* Either accept candidate as a match, maybe a match or reject candidate
* Generating Candidates
* Look up in cheshire
* Look up in postgres (exact name only)
* Try to parse Western names
* name order, suffixes, epithets, middle names
* British library records were the most egregious for this (Lance, Eveline Anne, Nee La Belinaye; Wife of T Lance, the younger,...)
* Using Python Library: nameparser (note: I don't think it would work well with name identity strings)
* Validation of candidates
* Edit distance + string length
* Smith vs Smythe
* Zabolotskii, Nikolai Alekseevich vs Zabolotskii, Nikolai Aleksevich
* For Western names: name part to name part comparison, initial to name comparison
* Different strengths of match for each component
* Mistakes (some differences) in Matches of last name are likely false positives and are ignored (according to Yiming)
* Matches where the last name is a good match, but there are mistakes/differences in first names, then they are flagged as maybe matches (ex: initials vs full names)
* Dates of activity
* Within some tolerance depending on the era
* Flourished vs birth/death
* State of the database
* 6 million input
* ~3 million unique groups
* Spirit Index
* Ghost-written records
* Franklin, Benjamin, 1706-1790 (Spirit)
* Special exclusion
* Merging
* Record Group is marker for records to point to if they think they are the same entity
* Record Groups can be invalidated (valid flag)
* As a way to break apart groups (there is a tombstone record left, so that the improperly merged record could still be generated)

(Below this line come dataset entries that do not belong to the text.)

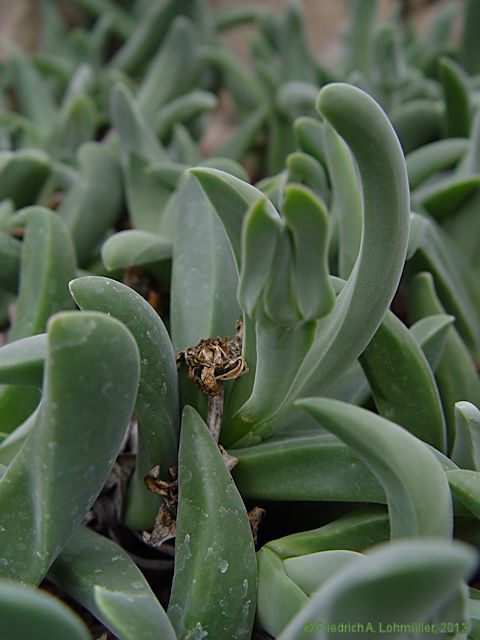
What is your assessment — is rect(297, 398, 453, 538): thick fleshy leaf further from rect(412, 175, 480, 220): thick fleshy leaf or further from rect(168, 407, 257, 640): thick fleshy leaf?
rect(412, 175, 480, 220): thick fleshy leaf

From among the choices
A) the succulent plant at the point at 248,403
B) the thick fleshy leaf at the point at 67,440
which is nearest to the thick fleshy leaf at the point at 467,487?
the succulent plant at the point at 248,403

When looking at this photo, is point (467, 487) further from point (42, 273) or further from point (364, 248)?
point (42, 273)

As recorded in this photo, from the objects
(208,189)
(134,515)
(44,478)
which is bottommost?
(134,515)

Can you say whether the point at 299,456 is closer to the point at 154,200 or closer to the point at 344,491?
the point at 344,491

* keep a linked list of record groups that have been invalidated
* ... exact matches and authority
* Create output
* Record assembly
* In case of source changes, no reprocessing needed
* Output script detects if record changed by an update
* Lots of legacy code from v1
* Cancelled records (split, merged, record prior history)

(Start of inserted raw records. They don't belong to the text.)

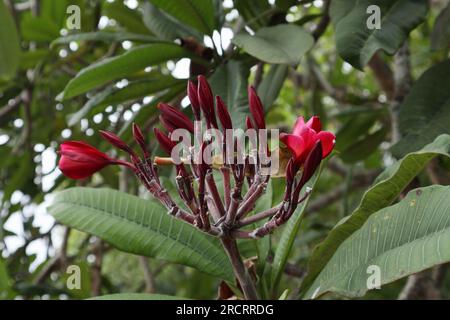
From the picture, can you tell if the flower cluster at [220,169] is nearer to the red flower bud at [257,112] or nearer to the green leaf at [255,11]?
the red flower bud at [257,112]

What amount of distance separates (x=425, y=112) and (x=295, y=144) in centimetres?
60

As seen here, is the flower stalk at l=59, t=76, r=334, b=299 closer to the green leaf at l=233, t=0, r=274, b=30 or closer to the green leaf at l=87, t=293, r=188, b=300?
the green leaf at l=87, t=293, r=188, b=300

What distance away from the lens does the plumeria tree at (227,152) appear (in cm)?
80

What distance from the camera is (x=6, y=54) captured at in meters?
1.65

* Creating tombstones if these things happen
* Final merged records are only just in time created (dumped out at the end; no merged record stored in the database, but always created from the sources)
* Combining
* They say they are not combining biogHists (but this is happening: see Richard Nixon)
* Brian suggested that if the humans edit the combined biogHist, then that's what is shown, but the others are kept around hidden in a tab to view the originals
* There is a focus on the XML documents (EAC-CPF) as the canonical record; not a current database that can handle multiple versions of various pieces of the records.
* Discussion
* Two dimensions to editing a record (EAC-CPF XML), according to Brian
* EAC-CPFs that are JIT merged; how do you edit that?
* Put the edits upstream and rerun the merge
* Ray is still talking about looking at the XML files and merging based on diffs, for example
* Any new batches that will be coming in, they would just get added to the list (and it would run through the same merge process, maybe flagged as human or something)
* So, batch uploads would be processed just like a human editing the record
* Brian's proposal
* Refactor the match and merge processes
* Match is useful in a lot more contexts, like archivesspace hitting against
* Merge process should use the same API to update the database that the front-end uses (back-end and front-end use the same api)
* Daniel likes this and agrees
* Ray didn't use a database with all the information because they wanted to keep all the pieces (pre-merge) separate
* We need to address multiple edits (or re-edits)
* An editor does a lot of work, then a batch process (or another editor) overwrites or changes that work, that original editor might get offended
* What is the policy that a person/process can edit the record
* Right "now," that policy is that they can log in.
***The proposal doesn't allow for automatic merging**
* Identity Reconciliation will just flag possible matches, but will not try to automatically merge records.
* A person would have to see that there are X incoming records that match, and they needed to be included (by hand merge)